DUVAR - Avlanma, Homo sapiens’in evrimine yön veren güçlerden birisiydi. Pişmiş etle beslenmenin insanları daha büyük beyinler geliştirmeye yönelttiğine inanılıyor.
Kadınların yiyecek arayıp çocuklarla ilgilendiği sırada erkeklerin ava çıktığı paradigma, derinden kök salmıştır; ne var ki gerçekte bu kavrayış tarzı, en azından antropologlar arasında onlarca yıl önce yok oldu. Tarih öncesine ilişkin araştırmalarda ulaşılan ve artmakta olan kanıtlar, dünya genelindeki pek çok kültürde kadın avcıların, tarih öncesi dönemde erkek meslektaşları kadar eve et getirme işini üstlendikleri fikrini git gide daha fazla destekliyor.

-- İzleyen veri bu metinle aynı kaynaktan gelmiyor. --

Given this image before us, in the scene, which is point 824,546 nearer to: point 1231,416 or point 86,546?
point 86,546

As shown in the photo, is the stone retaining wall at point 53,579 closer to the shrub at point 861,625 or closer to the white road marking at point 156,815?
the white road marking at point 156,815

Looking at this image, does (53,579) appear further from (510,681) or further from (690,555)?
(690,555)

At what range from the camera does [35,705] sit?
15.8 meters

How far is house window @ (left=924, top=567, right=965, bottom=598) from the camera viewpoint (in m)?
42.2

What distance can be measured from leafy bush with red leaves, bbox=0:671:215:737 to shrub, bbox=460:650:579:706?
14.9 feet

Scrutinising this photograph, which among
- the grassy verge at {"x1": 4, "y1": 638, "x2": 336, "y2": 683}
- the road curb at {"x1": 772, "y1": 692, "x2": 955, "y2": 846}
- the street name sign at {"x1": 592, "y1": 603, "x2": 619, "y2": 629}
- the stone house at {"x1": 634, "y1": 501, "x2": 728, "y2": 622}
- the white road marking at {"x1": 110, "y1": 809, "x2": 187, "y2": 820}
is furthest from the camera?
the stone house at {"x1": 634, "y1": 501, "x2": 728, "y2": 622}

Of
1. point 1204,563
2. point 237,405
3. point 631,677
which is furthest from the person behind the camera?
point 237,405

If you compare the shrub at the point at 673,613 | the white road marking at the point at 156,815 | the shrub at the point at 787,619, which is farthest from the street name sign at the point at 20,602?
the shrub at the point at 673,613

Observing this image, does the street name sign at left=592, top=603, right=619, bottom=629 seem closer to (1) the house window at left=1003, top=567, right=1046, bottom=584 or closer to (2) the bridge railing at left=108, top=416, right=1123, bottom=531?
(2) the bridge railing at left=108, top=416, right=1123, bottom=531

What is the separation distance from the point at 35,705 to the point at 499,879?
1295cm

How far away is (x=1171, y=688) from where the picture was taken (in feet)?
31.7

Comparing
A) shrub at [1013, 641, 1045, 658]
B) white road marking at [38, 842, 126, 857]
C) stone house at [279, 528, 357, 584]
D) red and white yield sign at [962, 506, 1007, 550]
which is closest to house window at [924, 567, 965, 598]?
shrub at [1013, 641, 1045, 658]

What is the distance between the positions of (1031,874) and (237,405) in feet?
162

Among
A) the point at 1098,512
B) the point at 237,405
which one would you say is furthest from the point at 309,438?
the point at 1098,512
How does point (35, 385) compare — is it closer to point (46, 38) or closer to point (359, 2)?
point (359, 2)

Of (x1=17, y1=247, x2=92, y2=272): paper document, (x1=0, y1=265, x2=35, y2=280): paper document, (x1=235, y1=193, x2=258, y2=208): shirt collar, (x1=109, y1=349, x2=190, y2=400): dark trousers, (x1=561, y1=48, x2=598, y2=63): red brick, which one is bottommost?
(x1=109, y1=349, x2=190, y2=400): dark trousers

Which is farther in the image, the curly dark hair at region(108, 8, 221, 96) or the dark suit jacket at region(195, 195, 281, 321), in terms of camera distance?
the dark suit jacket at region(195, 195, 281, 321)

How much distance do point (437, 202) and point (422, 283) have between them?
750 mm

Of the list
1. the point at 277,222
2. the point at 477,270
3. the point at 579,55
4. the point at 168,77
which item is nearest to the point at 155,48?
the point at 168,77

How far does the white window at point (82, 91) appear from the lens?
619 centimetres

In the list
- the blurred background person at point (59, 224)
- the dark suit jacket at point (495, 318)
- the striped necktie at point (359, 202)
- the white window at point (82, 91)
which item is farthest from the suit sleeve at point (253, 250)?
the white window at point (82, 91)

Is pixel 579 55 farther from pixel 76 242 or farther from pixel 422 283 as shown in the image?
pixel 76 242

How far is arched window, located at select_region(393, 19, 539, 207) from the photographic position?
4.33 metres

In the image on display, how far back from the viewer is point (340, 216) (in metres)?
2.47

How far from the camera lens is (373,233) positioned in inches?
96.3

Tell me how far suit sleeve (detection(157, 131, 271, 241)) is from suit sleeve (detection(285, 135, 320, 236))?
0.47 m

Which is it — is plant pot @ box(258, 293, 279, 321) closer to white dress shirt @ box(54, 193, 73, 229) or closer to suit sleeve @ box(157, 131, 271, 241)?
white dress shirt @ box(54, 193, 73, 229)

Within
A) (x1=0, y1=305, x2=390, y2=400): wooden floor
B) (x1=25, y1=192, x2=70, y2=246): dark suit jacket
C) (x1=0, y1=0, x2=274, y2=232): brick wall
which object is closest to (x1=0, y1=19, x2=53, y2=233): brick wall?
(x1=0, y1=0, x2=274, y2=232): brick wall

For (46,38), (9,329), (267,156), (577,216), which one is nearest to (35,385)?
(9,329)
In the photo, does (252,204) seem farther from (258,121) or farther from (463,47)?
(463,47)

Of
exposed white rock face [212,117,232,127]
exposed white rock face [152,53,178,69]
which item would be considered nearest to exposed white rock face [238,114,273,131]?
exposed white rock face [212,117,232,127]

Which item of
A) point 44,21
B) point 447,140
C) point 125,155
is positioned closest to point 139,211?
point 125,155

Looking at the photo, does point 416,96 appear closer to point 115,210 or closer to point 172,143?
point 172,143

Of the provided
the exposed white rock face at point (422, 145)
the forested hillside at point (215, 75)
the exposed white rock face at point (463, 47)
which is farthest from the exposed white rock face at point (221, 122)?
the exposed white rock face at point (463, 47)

Wayne State Üniversitesi’nde arkeolog olan Dr. Randy Haas ve araştırma ekibi, günümüz Peru’sunda 9 bin yıllık bir cesedin bir grup etkileyici av malzemesiyle birlikte gömülü olduğu bir mezar yeri keşfetti. Dr. Haas verdiği demeçte, bu olayı anımsayarak, “Hepimiz, bu bireyin bir erkek olduğunu varsaydık. Kazı alanındaki herkes ‘Vay canına! Bu inanılmaz. Bu büyük bir avcı, büyük bir savaşçı olmalı. Belki de bir şefti!’ diye konuşuyordu” diyor.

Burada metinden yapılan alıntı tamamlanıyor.